Two strategies for designing coatings with exceptional mar resistance

There are wo strategies are available for designing coatings with exceptional mar resistance.

  1. They can be made hard enough that the marring object does not penetrate far into the surface; or
  2.  They can be made elastic enough to recover after the marring stress is removed.

If the hardness strategy is chosen, the coating must have a minimum hardness. However, such coatings may fail by fracture. Film flexibility is an important factor influencing fracture resistance. Use of 4-hydroxybutyl acrylate instead of 2-hydroxyethyl acrylate in an acrylic resin crosslinked with MF resin gave improved results, as did use of a polyol-modified hexamethylene diisocyanate isocyanurate instead of isophorone diisocyanate isocyanurate in crosslinking polyurethane coating. Courter proposes that maximum mar resistance will be obtained with coatings having as high a yield stress as possible without being brittle. In this way, high yield stress minimizes plastic flow, and avoidance of brittleness thereby minimizes fracture.

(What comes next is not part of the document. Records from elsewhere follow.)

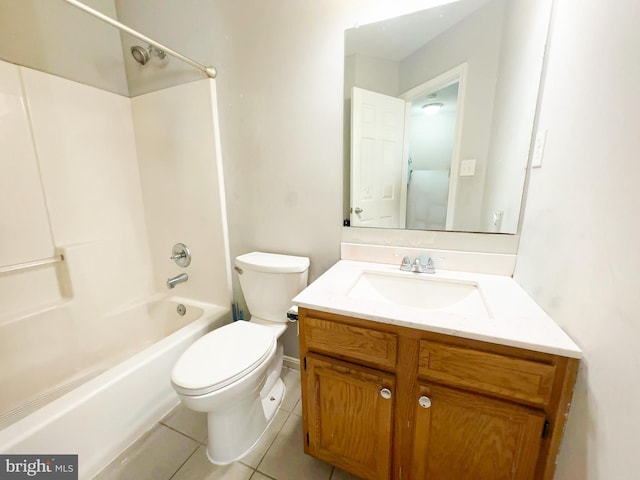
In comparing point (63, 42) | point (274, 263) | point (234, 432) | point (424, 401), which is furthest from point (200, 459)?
point (63, 42)

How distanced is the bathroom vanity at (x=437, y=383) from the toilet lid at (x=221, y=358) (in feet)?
0.83

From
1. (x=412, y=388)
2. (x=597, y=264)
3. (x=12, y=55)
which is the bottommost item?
(x=412, y=388)

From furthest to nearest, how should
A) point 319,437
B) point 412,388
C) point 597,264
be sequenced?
point 319,437 < point 412,388 < point 597,264

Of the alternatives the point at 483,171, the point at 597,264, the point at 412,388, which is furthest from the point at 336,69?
the point at 412,388

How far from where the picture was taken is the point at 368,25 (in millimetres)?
1121

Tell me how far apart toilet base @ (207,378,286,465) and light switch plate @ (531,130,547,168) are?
1.52 metres

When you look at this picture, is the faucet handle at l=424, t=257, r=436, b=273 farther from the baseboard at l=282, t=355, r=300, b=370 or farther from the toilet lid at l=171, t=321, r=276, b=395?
the baseboard at l=282, t=355, r=300, b=370

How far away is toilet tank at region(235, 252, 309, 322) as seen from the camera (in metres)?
1.33

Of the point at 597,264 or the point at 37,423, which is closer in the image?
the point at 597,264

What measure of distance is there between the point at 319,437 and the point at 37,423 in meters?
0.98

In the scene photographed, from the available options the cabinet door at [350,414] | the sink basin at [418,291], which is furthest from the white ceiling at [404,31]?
the cabinet door at [350,414]

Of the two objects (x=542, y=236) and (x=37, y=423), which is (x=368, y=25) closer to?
(x=542, y=236)

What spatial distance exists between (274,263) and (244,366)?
51 cm

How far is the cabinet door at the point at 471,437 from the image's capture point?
0.70 metres
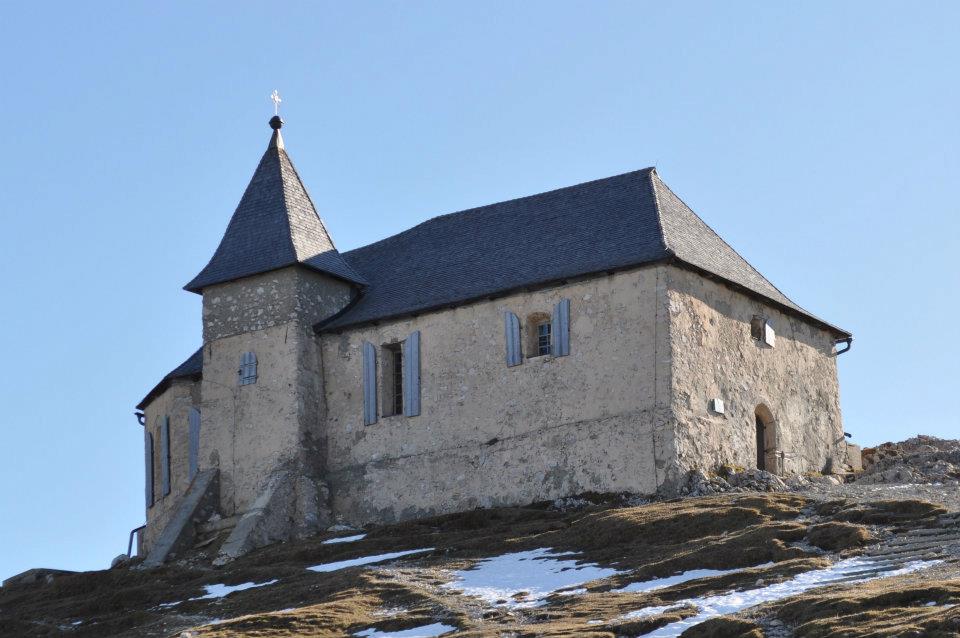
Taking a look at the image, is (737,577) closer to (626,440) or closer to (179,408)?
(626,440)

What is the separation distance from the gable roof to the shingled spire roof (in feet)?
5.49

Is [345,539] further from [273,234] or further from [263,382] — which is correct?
[273,234]

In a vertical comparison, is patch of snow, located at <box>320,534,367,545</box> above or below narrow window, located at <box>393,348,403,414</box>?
below

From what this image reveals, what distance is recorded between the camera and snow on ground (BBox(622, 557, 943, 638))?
89.4ft

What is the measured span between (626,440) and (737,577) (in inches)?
396

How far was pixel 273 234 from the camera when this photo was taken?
46.4 metres

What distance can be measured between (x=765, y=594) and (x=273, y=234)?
71.6 ft

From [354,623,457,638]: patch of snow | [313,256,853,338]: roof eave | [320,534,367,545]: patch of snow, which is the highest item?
[313,256,853,338]: roof eave

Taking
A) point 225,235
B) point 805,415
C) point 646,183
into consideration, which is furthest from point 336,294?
point 805,415

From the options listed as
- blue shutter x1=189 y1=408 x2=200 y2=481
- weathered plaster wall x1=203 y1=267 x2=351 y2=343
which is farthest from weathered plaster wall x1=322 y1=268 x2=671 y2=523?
blue shutter x1=189 y1=408 x2=200 y2=481

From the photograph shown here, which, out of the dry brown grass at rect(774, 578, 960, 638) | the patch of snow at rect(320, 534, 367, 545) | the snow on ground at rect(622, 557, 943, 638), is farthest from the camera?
the patch of snow at rect(320, 534, 367, 545)

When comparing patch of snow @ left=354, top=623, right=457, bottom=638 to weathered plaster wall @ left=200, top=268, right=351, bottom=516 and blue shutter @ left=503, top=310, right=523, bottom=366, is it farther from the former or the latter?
weathered plaster wall @ left=200, top=268, right=351, bottom=516

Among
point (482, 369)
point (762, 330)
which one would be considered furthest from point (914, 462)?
point (482, 369)

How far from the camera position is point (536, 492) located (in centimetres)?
4084
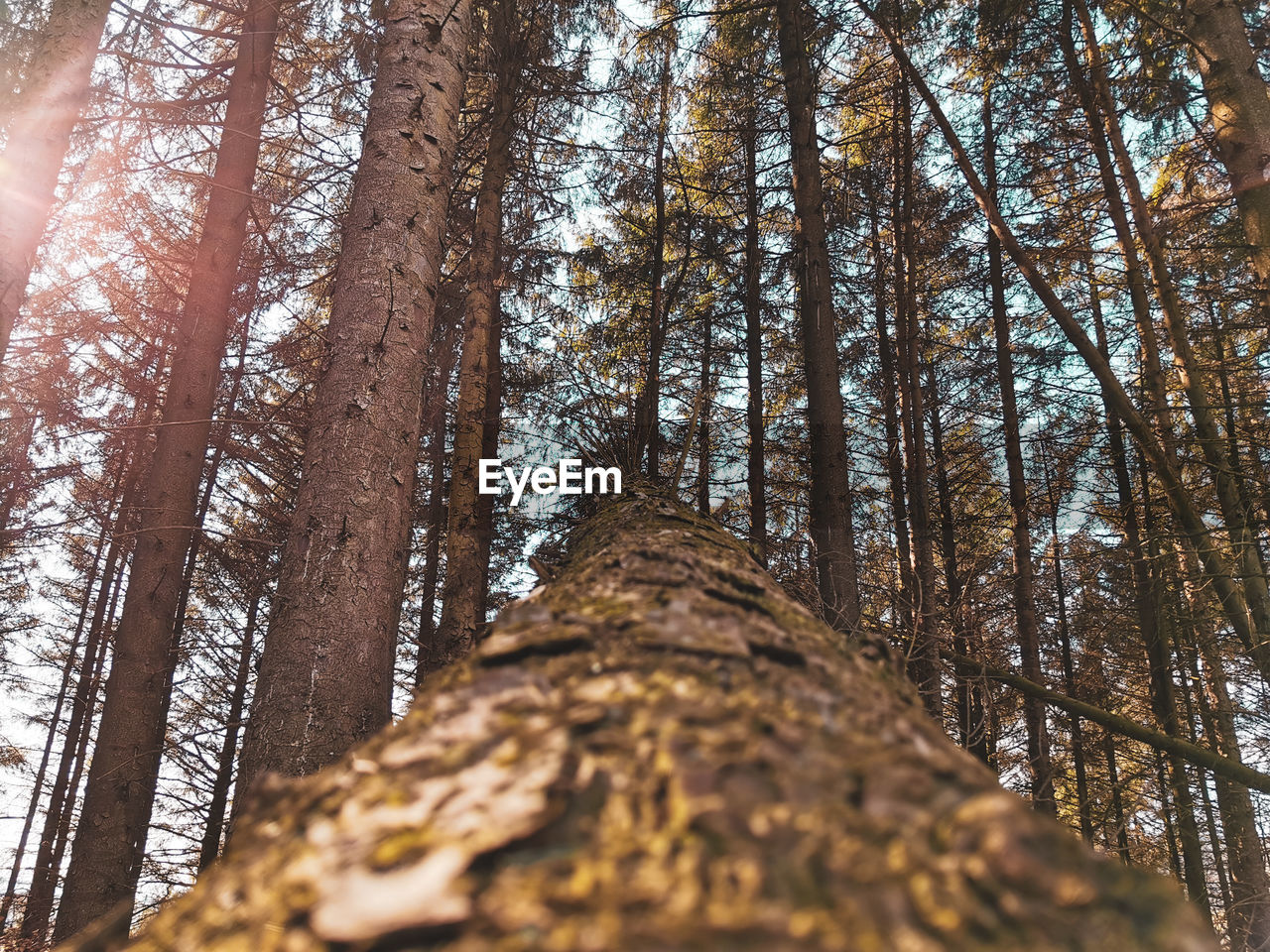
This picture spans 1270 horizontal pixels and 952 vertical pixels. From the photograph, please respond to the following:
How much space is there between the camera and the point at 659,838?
476 mm

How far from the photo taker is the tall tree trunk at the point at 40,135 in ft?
15.3

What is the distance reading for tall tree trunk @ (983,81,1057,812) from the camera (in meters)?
8.45

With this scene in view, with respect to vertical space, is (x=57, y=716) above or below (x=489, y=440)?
below

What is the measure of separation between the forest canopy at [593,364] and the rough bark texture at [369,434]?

A further problem related to mar resistance is metal marking. When a metal edge is rubbed across a coating, a black line is sometimes left on the coating where metal has rubbed onto the coating’s surface. Metal marking usually occurs with relatively hard coatings. The problem can be reduced or eliminated by reducing the surface tension of the coating, so the coefficient of friction is low and the metal slips over the surface.